Stored data entries
══════════

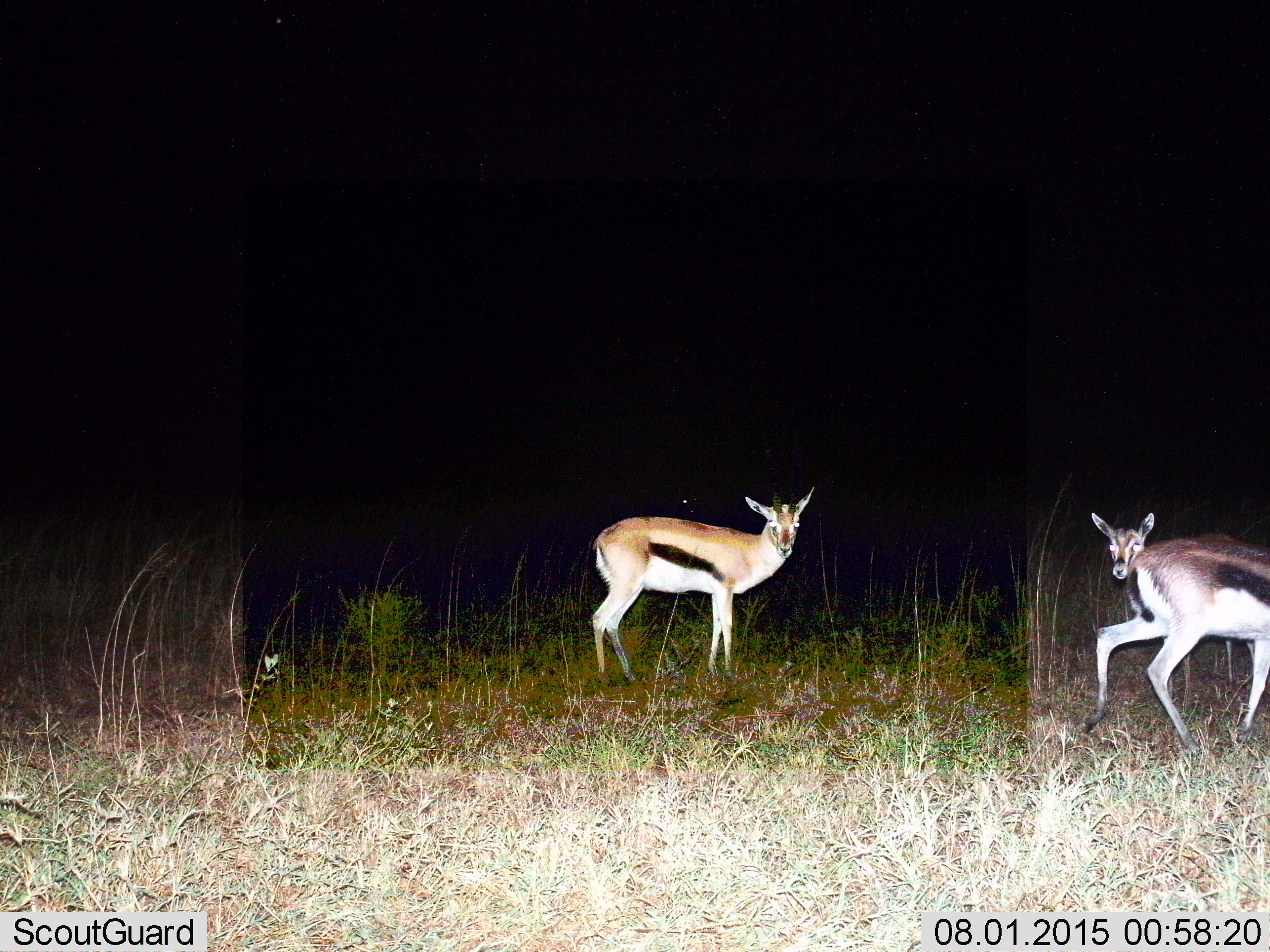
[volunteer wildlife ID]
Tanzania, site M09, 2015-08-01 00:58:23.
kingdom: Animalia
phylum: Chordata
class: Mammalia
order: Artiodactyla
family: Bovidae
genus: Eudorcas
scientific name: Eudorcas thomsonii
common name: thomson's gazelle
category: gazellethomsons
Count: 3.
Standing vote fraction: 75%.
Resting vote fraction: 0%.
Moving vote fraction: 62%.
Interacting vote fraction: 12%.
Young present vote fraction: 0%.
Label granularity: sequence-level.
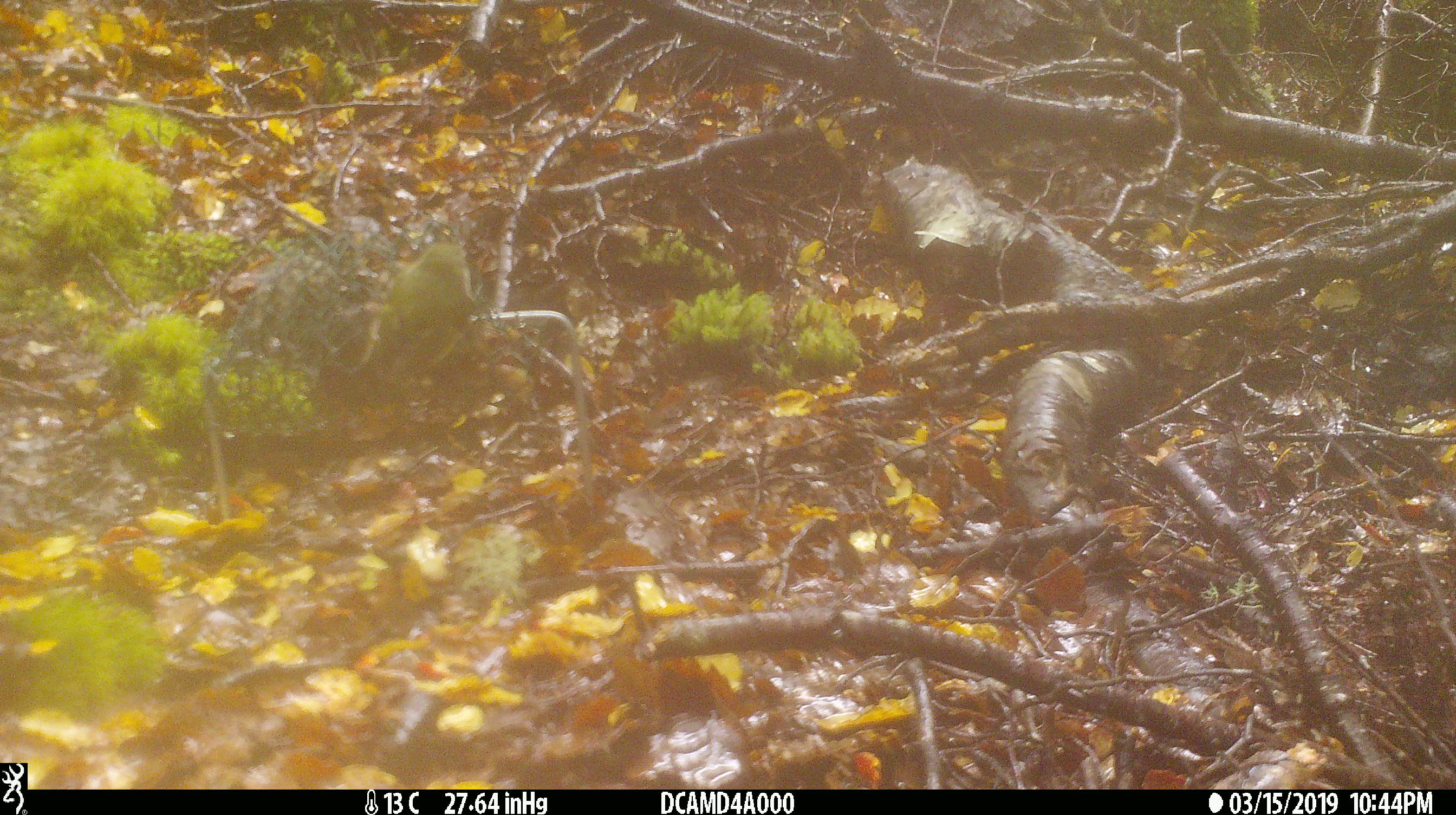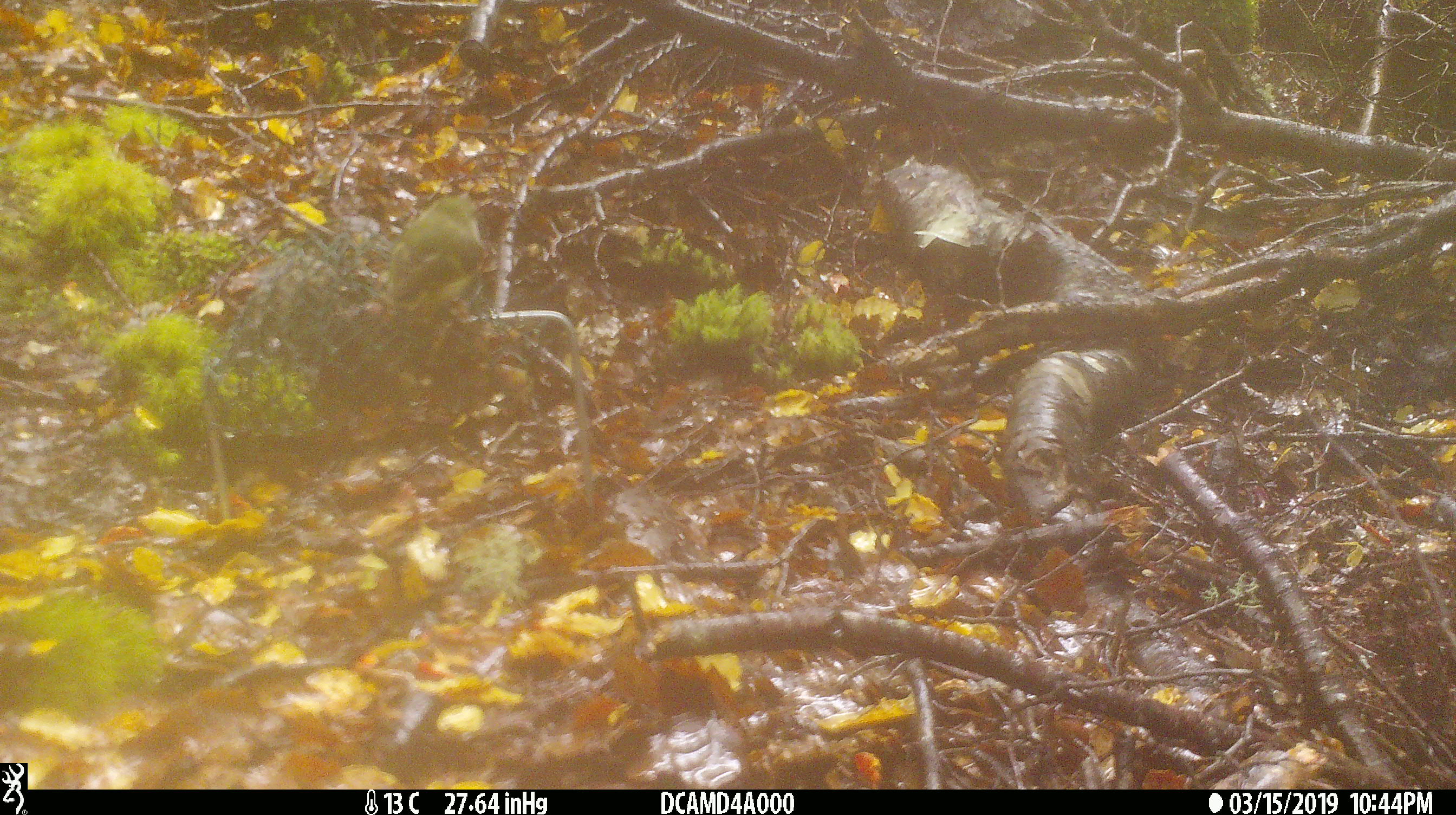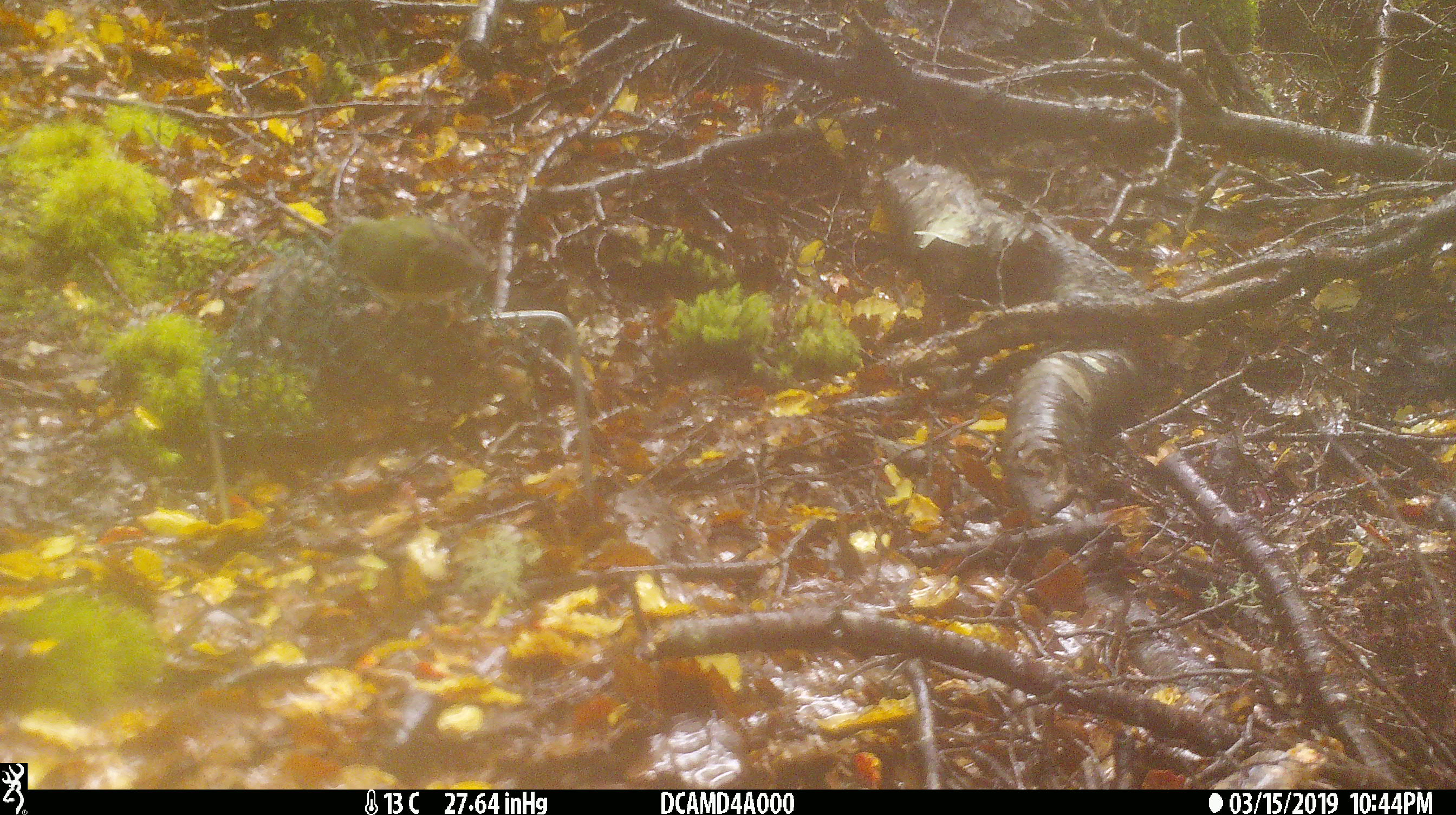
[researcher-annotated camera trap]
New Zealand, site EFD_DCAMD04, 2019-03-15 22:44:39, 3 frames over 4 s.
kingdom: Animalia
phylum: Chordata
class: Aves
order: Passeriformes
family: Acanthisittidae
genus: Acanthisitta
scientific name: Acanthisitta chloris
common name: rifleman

══════════

▸ PROBLEM
Return exactly the lines from the one containing "New Zealand, site" to the last line of the data, and nothing more.

▸ ANSWER TO THIS PROBLEM
New Zealand, site EFD_DCAMD04, 2019-03-15 22:44:39, 3 frames over 4 s.
kingdom: Animalia
phylum: Chordata
class: Aves
order: Passeriformes
family: Acanthisittidae
genus: Acanthisitta
scientific name: Acanthisitta chloris
common name: rifleman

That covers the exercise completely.